In theory if the required rate of return or discount rate is chosen correctly by finance managers at Cisco Human, then the stock price of the Cisco Human should change by same amount of the NPV. In real world we know that share price also reflects various other factors that can be related to both macro and micro environment.

In the same vein – accepting the project with zero NPV should result in stagnant share price. Finance managers use discount rates as a measure of risk components in the project execution process.

Sensitivity Analysis

Project selection is often a far more complex decision than just choosing it based on the NPV number. Finance managers at Cisco Human should conduct a sensitivity analysis to better understand not only the inherent risk of the projects but also how those risks can be either factored in or mitigated during the project execution. Sensitivity analysis helps in –

What are the key aspects of the projects that need to be monitored, refined, and retuned for continuous delivery of projected cash flows.

What can impact the cash flow of the project.

What will be a multi year spillover effect of various taxation regulations.

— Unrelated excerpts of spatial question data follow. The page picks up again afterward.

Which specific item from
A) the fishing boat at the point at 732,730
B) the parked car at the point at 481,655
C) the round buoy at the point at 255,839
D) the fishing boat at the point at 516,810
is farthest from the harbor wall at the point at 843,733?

What are the uncertainties surrounding the project Initial Cash Outlay (ICO’s). ICO’s often have several different components such as land, machinery, building, and other equipment.

Understanding of risks involved in the project.

Some of the assumptions while using the Discounted Cash Flow Methods –

Projects are assumed to be Mutually Exclusive – This is seldom the came in modern day giant organizations where projects are often inter-related and rejecting a project solely based on NPV can result in sunk cost from a related project.

Independent projects have independent cash flows – As explained in the marketing project – though the project may look independent but in reality it is not as the brand awareness project can be closely associated with the spending on sales promotions and product specific advertising.






Negotiation Strategy of Cisco Systems: Developing a Human Capital Strategy (A)

References & Further Readings

Jennifer A. Chatman, Charles A. O'Reilly (2018), "Cisco Systems: Developing a Human Capital Strategy (A) Harvard Business Review Case Study. Published by HBR Publications.